Specific Root Traits are Important for Boron Efficiency in Rapeseed and Arabidopsis Genotypes

Boron (B) is an essential micronutrient for plants. B-deficiency has one of the most drastic inhibitory effects on primary and lateral root growth amongst all nutrient deficiencies. 590 rapeseed cultivars have been screened for B-deficiency tolerance traits at the root level in in vitro and soil conditions. Three highly B-deficiency tolerant cultivars (CR2267, CR2280 and CR2285) have been identified and stand out due to a non-inhibited root growth under B-deficient conditions. Their strikingly short and thick roots respond however to other deficiencies in a nutrient-specific manner. Morphological, histological and physiological B-deficiency root responses have been analysed and will be presented.

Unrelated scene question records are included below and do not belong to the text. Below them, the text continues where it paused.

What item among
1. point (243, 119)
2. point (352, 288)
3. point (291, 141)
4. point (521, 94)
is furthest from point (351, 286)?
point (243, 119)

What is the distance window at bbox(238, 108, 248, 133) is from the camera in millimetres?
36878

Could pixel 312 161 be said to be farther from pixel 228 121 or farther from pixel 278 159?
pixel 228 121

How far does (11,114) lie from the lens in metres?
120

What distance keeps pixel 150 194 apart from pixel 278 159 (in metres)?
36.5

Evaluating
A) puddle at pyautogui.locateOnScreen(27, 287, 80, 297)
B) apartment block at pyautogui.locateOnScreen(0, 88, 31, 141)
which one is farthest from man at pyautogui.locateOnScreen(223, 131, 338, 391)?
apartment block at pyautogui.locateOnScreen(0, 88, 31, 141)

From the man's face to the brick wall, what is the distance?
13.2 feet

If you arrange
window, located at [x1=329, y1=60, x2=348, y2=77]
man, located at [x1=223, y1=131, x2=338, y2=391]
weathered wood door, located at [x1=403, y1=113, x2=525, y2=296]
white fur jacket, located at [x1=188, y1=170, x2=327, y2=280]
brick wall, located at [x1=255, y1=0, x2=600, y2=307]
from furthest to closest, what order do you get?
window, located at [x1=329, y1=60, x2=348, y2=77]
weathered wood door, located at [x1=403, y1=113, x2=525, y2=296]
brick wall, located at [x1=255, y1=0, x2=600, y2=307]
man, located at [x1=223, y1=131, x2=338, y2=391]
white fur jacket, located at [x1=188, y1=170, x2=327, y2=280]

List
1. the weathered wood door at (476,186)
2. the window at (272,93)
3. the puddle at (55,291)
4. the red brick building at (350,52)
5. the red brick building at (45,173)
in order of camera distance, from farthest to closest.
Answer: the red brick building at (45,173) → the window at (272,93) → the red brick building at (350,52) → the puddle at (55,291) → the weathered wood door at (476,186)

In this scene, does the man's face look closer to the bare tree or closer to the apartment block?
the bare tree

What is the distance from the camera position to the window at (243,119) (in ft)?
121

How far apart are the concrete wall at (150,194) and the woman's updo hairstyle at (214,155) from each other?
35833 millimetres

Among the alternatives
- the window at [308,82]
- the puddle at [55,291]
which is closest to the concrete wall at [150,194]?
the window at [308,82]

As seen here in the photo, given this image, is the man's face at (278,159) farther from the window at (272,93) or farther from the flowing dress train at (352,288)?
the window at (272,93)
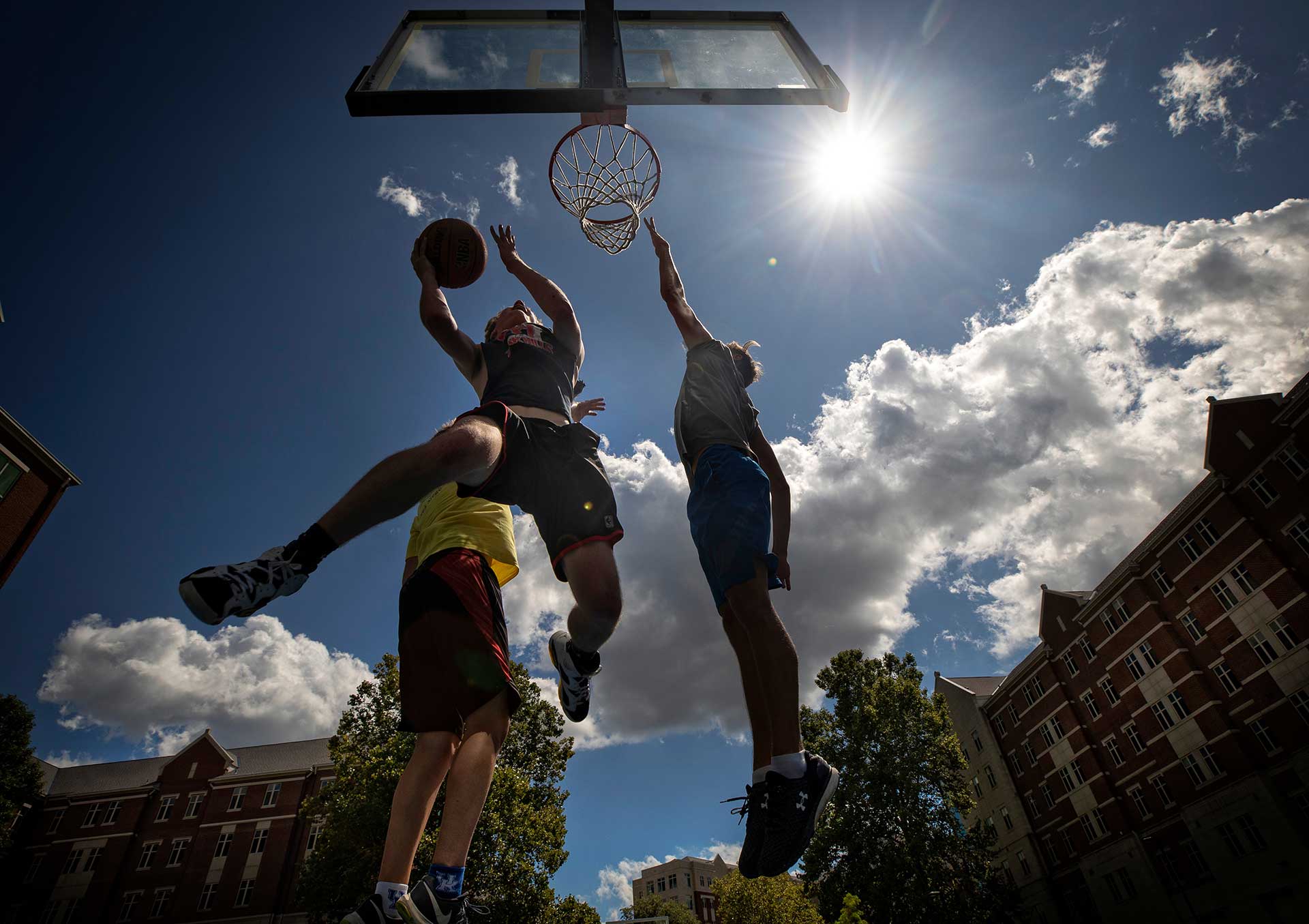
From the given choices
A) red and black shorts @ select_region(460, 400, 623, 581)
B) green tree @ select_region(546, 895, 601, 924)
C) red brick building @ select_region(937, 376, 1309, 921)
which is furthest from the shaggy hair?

B transporters (BORs) and Nodulin26-like Intrinsic Proteins (NIPs) control B transport processes in plants. We cloned 19 BnaNIPs and 6 BnaBOR1s, analysed their metalloid transport properties in heterologous expression systems and determined their specific expression patterns via qPCR. B root uptake capacities were quantified using ICP-MS analysis. These experiments demonstrated that B transporters of B-efficient genotypes contribute significantly to an efficient root B uptake and root-to-shoot translocation. A DH population of a cross between a B-deficiency tolerant and sensitive cultivar is presently being established to identify genes being responsible for the B-deficiency tolerance and the short root phenotype.

Additionally, a root and shoot phenotyping experiment was performed with a set of 188 Arabidopsis accessions in order to identify B-deficiency tolerant genotypes and to identify B-deficiency tolerance mechanism in the root. B-deficiency tolerant Arabidopsis accessions have been identified and analysed for the expression of B transport protein encoding genes, root system architecture traits, and their elemental composition under B-deficient and sufficient conditions. Genome wide association analyses were performed to identify genes which contribute to B-deficiency tolerance mechanisms in roots.

The enormous root growth plasticity of rapeseed and Arabidopsis genotypes grown under B-deficient conditions suggests that different B-efficiency mechanisms must exist.